_Texte d'étude_

------------------------------------------------------------

Chaque phrase de cette déclaration est un chef-d’œuvre de fraude et de paresse. Les "organisations terroristes" ont-elles seulement découvert ce matin que l’armée israélienne suit chacun de leurs mouvements - ce que même un enfant palestinien d’Hébron sait ? Lapid pense-t-il vraiment que c’est seulement ce matin, à l’occasion de cet assaut, qu’elles ont soudainement pris conscience de la technologie sophistiquée de reconnaissance faciale qu’Israël utilise pour espionner ses sujets palestiniens ? Et qu’est-ce exactement qu’un "lieu et un moment que nous jugeons opportuns" ? Comment affronteront-ils mieux les forces de la résistance palestinienne cette fois-ci que lors des innombrables attaques précédentes ? Comment cette opération protège-t-elle les résidents israéliens du sud, qui sont une fois de plus contraints de se réfugier dans des abris antiatomiques ?

------------------------------------------------------------

_Matériel source_
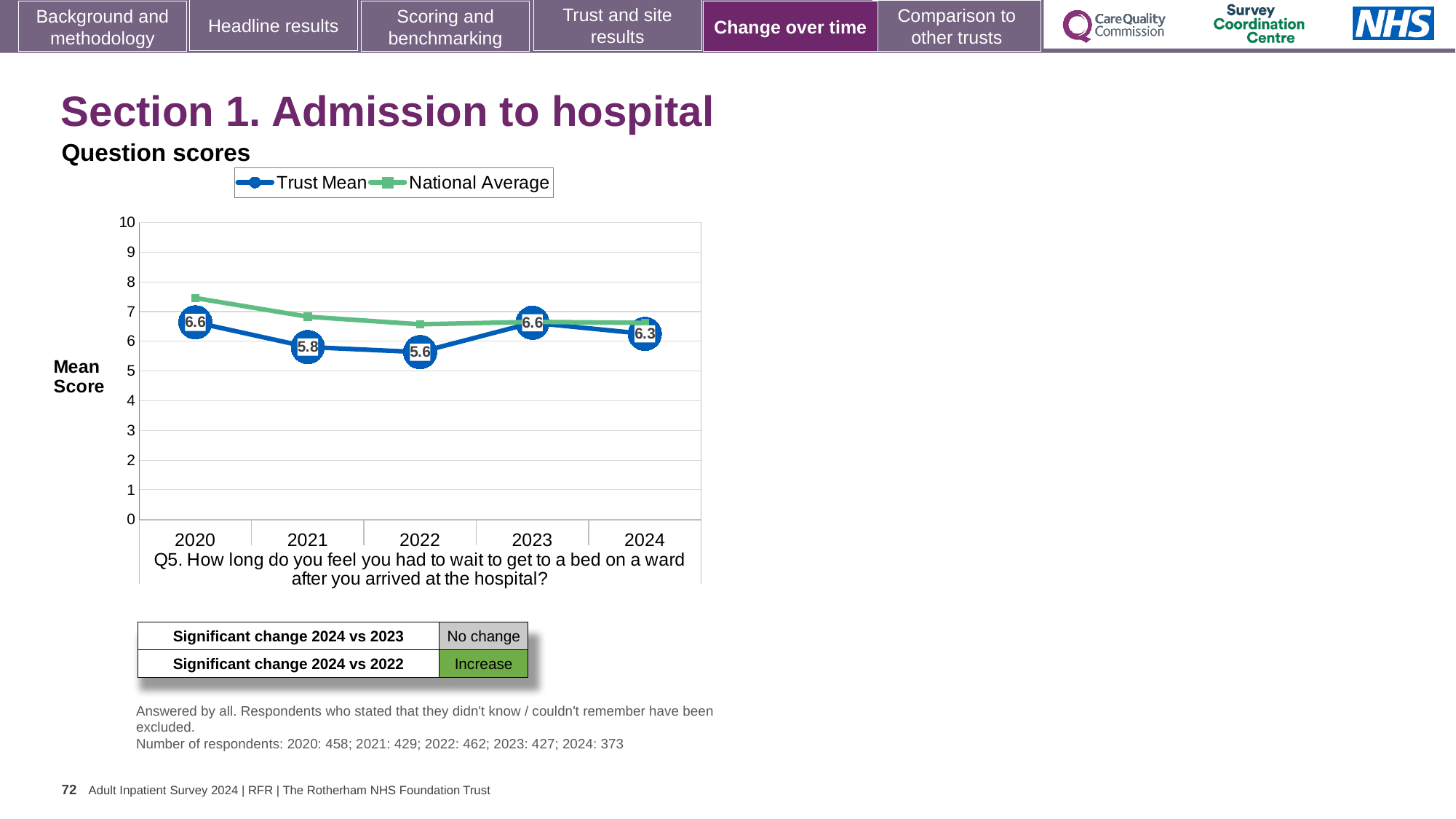
Which is larger, the Trust Mean score for 2021 or for 2024? 2024 What is the Trust Mean score for 2022? 5.6 How many years are plotted on the x axis? 5 Is the National Average value for 2022 greater or less than 7? less What is the Trust Mean score for 2024? 6.3 How many series does the legend list? 2 What is the Trust Mean score for 2021? 5.8 In which year is the Trust Mean score lowest? 2022 Is the National Average value for 2020 greater or less than 7? greater What is the difference between the Trust Mean scores for 2023 and 2022? 1.0 What kind of chart is shown? Line chart Does the Trust Mean score rise or fall from 2020 to 2022? Fall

------------------------------------------------------------

_Consigne_
Résumez le texte d'étude en deux phrases.

_Réponse_
Le texte d'étude qualifie chaque phrase d'une déclaration de chef-d'œuvre de fraude et de paresse, et demande si Lapid croit vraiment que les « organisations terroristes » n'ont découvert que ce matin que l'armée israélienne suit chacun de leurs mouvements et utilise une technologie de reconnaissance faciale pour espionner ses sujets palestiniens. Il s'interroge aussi sur le sens de l'expression « lieu et moment que nous jugeons opportuns », sur la manière dont les forces de la résistance palestinienne seraient mieux affrontées cette fois-ci que lors des attaques précédentes, et sur la façon dont l'opération protège les résidents israéliens du sud, de nouveau contraints de se réfugier dans des abris antiatomiques.